Стыдно сказать, но Горазд содрогнулся, когда князь опустил меч, и голова хазарина покатилась по мерзлой земле. Знамо дело, не от страха. Но не ожидал такого от князя, вот и дернулся. Мало кто ожидал. Может, и никто вовсе.
— Все тихо, князь, — отозвалась Чеслава.
Со стороны городища донеслись особенно громкие крики, и все трое поглядели в ту сторону, думая каждый о своем. Еще по утру неясно было, отпустит ли князь кметей колядовать да рядиться в вывернутые наизнанку шкуры. Но было все в округе тихо и спокойно, и потому, конечно же, Ярослав отпустил. Следовало воспеть сызнова родившегося бога Коляду да собрать подношения, не забыв одарить хозяев избы добрым словом. Иначе будет неурожайным, голодным грядущее лето, не родятся на полях хлеба.
— Добро, — кивнул Ярослав и, потрепав напоследок Горазда по плечу поверх тулупа, развернулся и пошел в другую сторону: к гридням, стоявшим в дозоре напрочь них.
— Тревожится, — негромко сказал Горазд, проводив князя взглядом.
— Хазары трусливы, — Чеслава скривила в усмешке перебитые шрамом губы. — Они никогда не нападают первыми в открытую.
— Почем знаешь?
— Служила раньше князю, который с ними люто воевал. Сосед князя Некраса... был. А потом сынки его вотчину не поделили, уделы раздробили... — она разочарованно махнула рукой.
А вот Горазд задумался совсем об ином. Глядел на Чеславу да размышлял, сколько же ей минуло зим?.. Не в лоб же ее о таком спрашивать!
— Из-за княжича Святополка наш князь тревожится, — немного погодя уверенно заявила воительница. — Утек тот куда-то.
Он дернулся, услышав знакомое имя, и смутился. Вроде позабыл уже о позоре своем, но каждый раз словно кипятком окатывало, когда княжича при нем поминали.
— С дружиной-то? — недоверчиво переспросил Горазд. — Как смог-то?
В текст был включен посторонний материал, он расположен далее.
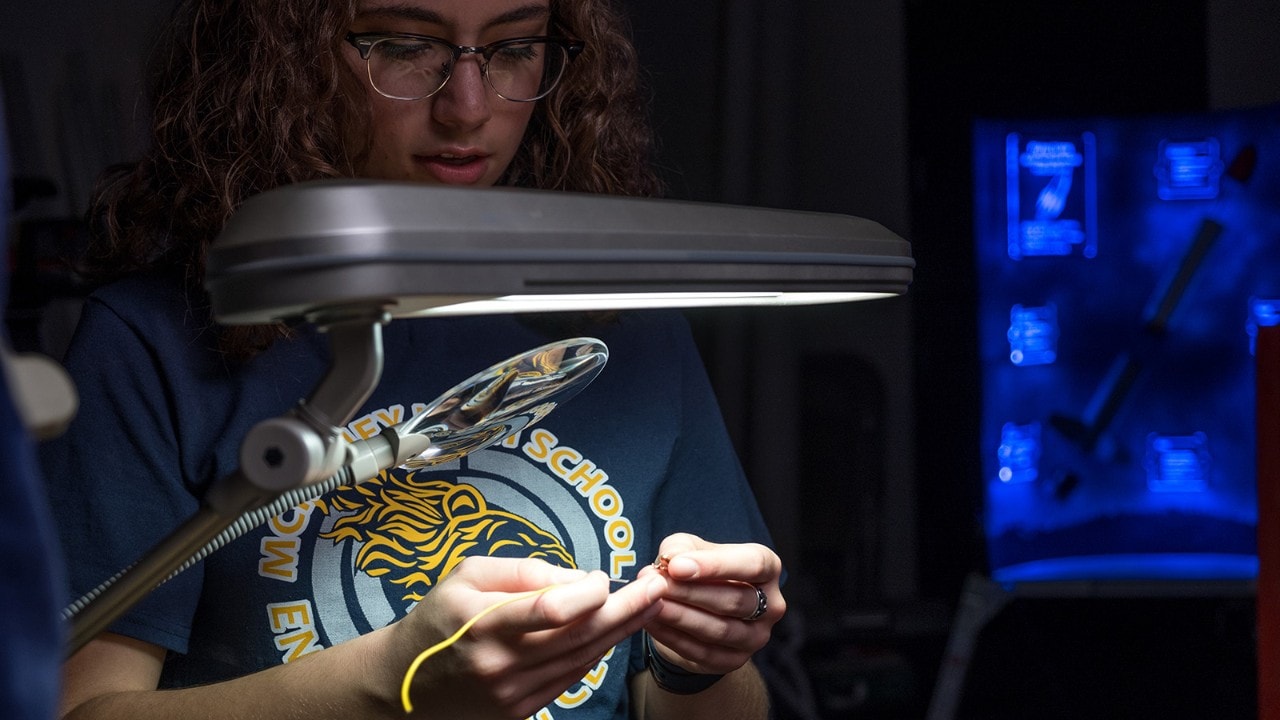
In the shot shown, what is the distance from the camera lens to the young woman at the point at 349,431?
0.96 metres

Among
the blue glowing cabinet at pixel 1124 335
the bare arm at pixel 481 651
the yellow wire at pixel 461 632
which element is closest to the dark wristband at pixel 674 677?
the bare arm at pixel 481 651

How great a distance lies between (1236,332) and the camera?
2.19m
— Дурное дело нехитрое, — Чеслава равнодушно пожала плечами. — Княжество большое, люди живут кучно. Простора — хоть ложкой хлебай.
— А ты многим князьям служила? — невпопад спросил Горазд, и воительница скосила на него единственный глаз.
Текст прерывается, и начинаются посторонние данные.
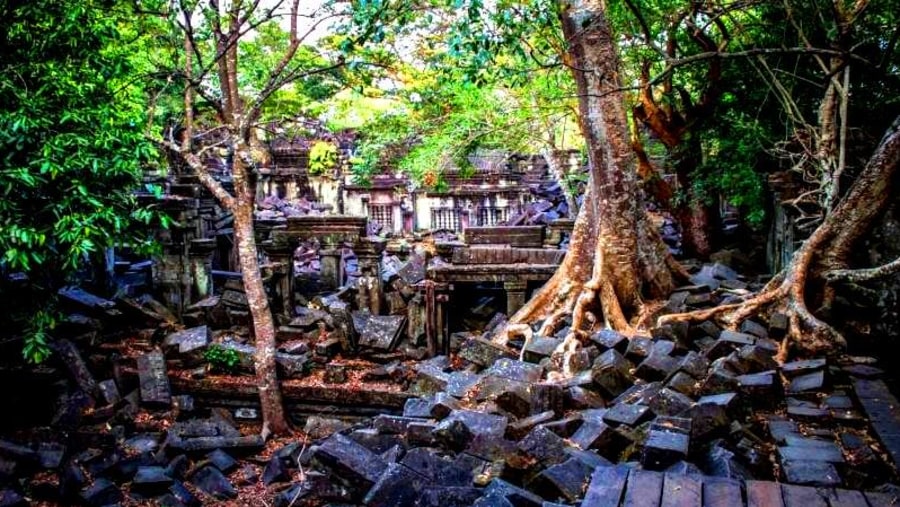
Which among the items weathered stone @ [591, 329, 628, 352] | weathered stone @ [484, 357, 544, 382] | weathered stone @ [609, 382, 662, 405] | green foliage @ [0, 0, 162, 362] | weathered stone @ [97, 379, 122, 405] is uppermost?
green foliage @ [0, 0, 162, 362]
Она удивилась про себя, а вслух же сдержанно сказала:
— Нескольким.
«Несколько — это всяко больше двух. Может, даже и трех», — удрученно подумал княжий кметь Горазд и повесил вихрастую голову, покрытую теплой шапкой. По всему выходило, воительница старше его зим на шесть.
— Гляди! — Чеслава резко схватила его за запястье, повернув в сторону темнотищи за воротами.
Казалось, там вдалеке что-то двигалось: какая-то черная точка пробивала себе путь по снегу. Всадник?.. Они вглядывались в ночь еще несколько мгновений, затем Чеслава отпустила его руку и взялась за лук. Натянув тетиву, она прицелилась одним глазом и велела Горазду.